## EXCERPT PROVIDED:
##############################

In 1960, he formed first group, called The Harborlites, whilst still in high school. The Harborlites had a minor hit with a song written by Deanne, "Is that Too Much to Ask", but Deanne and fellow Harborlite Kenny Vance decided they wanted to form an all-male vocal group instead. Jay and the Americans was formed by Deanne, alongside his boyhood friend Howie Kane, Jay Traynor, and Vance. After signing to United Artists Records in 1961, they released their first single, "Tonight" b/w "The Other Girls". Jay Traynor left in 1962 and Jay Black came in as the new lead singer. In the following years, the Americans would garner more hits such as "This Magic Moment", "She Cried", "Come a Little Bit Closer", and "Cara Mia".

Deanne remained in the Americans until their split in 1973. Like the other members of the group, he went on to tour as a solo artist. Deanne was inducted, as a member of the Americans, into the Vocal Group Hall of Fame in 2002. In 2006, Jay Black filed for bankruptcy due to gambling debts, and sold the rights to the name "Jay and the Americans" to the other members as a way to pay it off, for $100,000. After the deal was made, Deanne, Kane, and Marty Sanders started to perform again as Jay and the Americans.

##############################

## YOUR GOAL:
Resume the passage on Deanne and Jay and the Americans, picking up after its final sentence.

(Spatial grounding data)

##############################

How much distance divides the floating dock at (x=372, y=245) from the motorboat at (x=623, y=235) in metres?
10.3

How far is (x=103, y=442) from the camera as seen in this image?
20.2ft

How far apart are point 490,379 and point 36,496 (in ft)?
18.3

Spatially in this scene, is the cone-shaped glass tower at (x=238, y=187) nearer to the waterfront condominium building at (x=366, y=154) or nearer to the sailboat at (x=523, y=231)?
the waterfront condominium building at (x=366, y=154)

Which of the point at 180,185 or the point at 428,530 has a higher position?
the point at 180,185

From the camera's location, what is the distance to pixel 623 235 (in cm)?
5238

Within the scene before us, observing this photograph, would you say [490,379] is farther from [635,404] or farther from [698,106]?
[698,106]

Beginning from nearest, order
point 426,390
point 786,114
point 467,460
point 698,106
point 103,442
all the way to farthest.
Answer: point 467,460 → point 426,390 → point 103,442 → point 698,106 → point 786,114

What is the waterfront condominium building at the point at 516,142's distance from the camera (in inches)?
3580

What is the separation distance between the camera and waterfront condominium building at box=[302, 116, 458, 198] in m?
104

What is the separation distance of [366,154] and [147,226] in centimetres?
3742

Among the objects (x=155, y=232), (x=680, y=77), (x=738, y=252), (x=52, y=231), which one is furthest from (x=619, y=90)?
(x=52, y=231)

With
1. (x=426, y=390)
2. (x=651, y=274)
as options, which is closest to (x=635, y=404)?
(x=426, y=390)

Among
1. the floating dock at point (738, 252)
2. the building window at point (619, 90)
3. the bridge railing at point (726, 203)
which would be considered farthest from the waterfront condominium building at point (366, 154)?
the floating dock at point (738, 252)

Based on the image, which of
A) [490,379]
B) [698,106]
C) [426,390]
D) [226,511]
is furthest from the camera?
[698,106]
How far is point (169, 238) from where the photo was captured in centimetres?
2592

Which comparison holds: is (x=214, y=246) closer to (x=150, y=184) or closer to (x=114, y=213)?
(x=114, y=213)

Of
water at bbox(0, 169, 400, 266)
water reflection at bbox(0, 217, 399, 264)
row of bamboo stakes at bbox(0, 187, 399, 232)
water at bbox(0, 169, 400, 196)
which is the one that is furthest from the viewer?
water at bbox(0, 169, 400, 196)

##############################

## RESULT:
Deanne has performed as a vocalist on every record by Jay and the Americans made to date. With the new version of the band formed in 2006, they have released four studio albums: 'Til The End of Time (2010), Sweeter Than Wine (2010), Keepin' the Music Alive (2011), and 45 RPM (2015).

In 2017, "Come a Little Bit Closer", a hit for Jay and the Americans in 1964, was featured in the soundtrack for Guardians of the Galaxy Vol. 2. The soundtrack album went gold in the U.S. and sold more than 2.5 million copies worldwide.

Following the death of Howie Kane in March 2023, Deanne is the last founding member of Jay and the Americans still touring with the group (Sanders joined in 1962).

== Personal life ==
Deanne currently lives in Long Beach, New York.